EXERCISE 1 :: Decide whether each statement below agrees with the thread on beam optics, answering yes or no and quoting the deciding words of the thread. (a) The pinhole detector supplies information about particle direction. (b) The article in the beam optics literature states that the conditional beam spot size is sqrt(2) times bigger than the projected beam spot size. (c) Covariance between X and Y is treated as important to the problem.

[START SELECTED TEXT]

# Thread: Bivariate gaussians for ion beam optics

1. Hello,

here is something that's been bothering me for a while:
say I have a charged particle beam that can be described by one bivariate Gaussian in X dimension and another bivariate Gaussian in Y dimension. The parameters of the bivariate gaussian are the position (X) of an individual particle and the projection of the tangent of the angle onto the X axis (Xnu). The angle and position can be correlated, hence the covariance between X and Xnu may be not zero. The same for the Y axis: Y and Ynu. Each distribution is characterized by its own variance, so there are var(X), var(Xnu), var(Y), and var(Ynu) as well as cov(x,Xnu), cov(Y,Ynu). Covariance between X and Y is not accounted for but also not important in this problem.

Now, I would like to experimentally measure the beam spot size and I have two available techniques:
(1) a 2D scintillation screen that gives me X,Y map of beam intensities in the plane perpendicular to XY
(2) a pinhole detector that moves along X or Y to collect the beam profile. Neither of the two detectors gives the particle direction information.

In (1) I get the map of the intensities and fit 2D gaussian in X and Y to give me var(X) and var(Y) (actually I'm after beam spot sizes, so sqrt(var(X)) and sqrt(var(Y))).
In (2) I get a profile that typically runs across the center of the spot along X and Y directions, so for Y=0 and X=0, respectively. These are the 'conditional' profiles and they should also give me the same values for var(X) and var(Y).

Should or should not?

I looked into a statistics textbook and found the proof that the variance of a projected bivariate gaussian (which is what I measure by fitting the 2D gaussian in (1)) and the conditional gaussian (which is what I get from my experiment in (2)) should be equal.
I also found that in the beam optics physics literature there is a distinction between the 'conditional' (aka plane) and the 'projected' (aka space) beam spot standard deviations. The article that I've found says that the conditional beam spot size is sqrt(2) times bigger than the projected beam spot size (variance(conditional) = 2* variance (projected)).

I'm confused. Are the variances equal or are they not? Your input is appreciated.

LinguisticM  2. Originally Posted by LinguisticM Hello,

here is something that's been bothering me for a while:
say I have a charged particle beam that can be described by one bivariate Gaussian in X dimension and another bivariate Gaussian in Y dimension. The parameters of the bivariate gaussian are the position (X) of an individual particle and the projection of the tangent of the angle onto the X axis (Xnu).
I have no idea what the "projection of the tangent of the angle on the X axis" is supposed to mean. One cannot generally project the tangent of "the angle". If, as I suspect the angle in question is the angle between the vector connecting your point to the origin and the x-axis then the desired projection is simply the length of the vector (the radial distance from the origin) time the cosine of the angle.

[END SELECTED TEXT]
[START RECORDS PROVIDED]

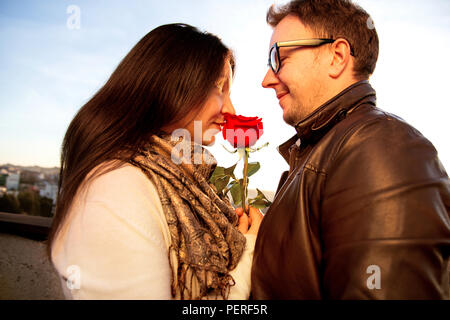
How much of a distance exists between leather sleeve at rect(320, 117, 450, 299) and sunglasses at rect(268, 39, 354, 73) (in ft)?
2.75

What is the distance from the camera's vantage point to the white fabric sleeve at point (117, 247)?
970 mm

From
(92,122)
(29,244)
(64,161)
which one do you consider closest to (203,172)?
(92,122)

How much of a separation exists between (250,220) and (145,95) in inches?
37.6

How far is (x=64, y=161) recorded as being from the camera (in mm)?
1513

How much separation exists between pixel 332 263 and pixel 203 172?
2.72ft

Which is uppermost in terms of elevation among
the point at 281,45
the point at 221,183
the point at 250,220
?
the point at 281,45

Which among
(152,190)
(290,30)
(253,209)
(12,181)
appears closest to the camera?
(152,190)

[END RECORDS PROVIDED]

EXERCISE 2 :: Find each line of the records containing the string "exists", and copy those lines.

SOLUTION 1 ::
(a) No: "Neither of the two detectors gives the particle direction information."
(b) Yes: "The article that I've found says that the conditional beam spot size is sqrt(2) times bigger than the projected beam spot size"
(c) No: "Covariance between X and Y is not accounted for but also not important in this problem."

SOLUTION 2 ::
How much of a distance exists between leather sleeve at rect(320, 117, 450, 299) and sunglasses at rect(268, 39, 354, 73) (in ft)?
How much of a separation exists between (250,220) and (145,95) in inches?
How much separation exists between pixel 332 263 and pixel 203 172?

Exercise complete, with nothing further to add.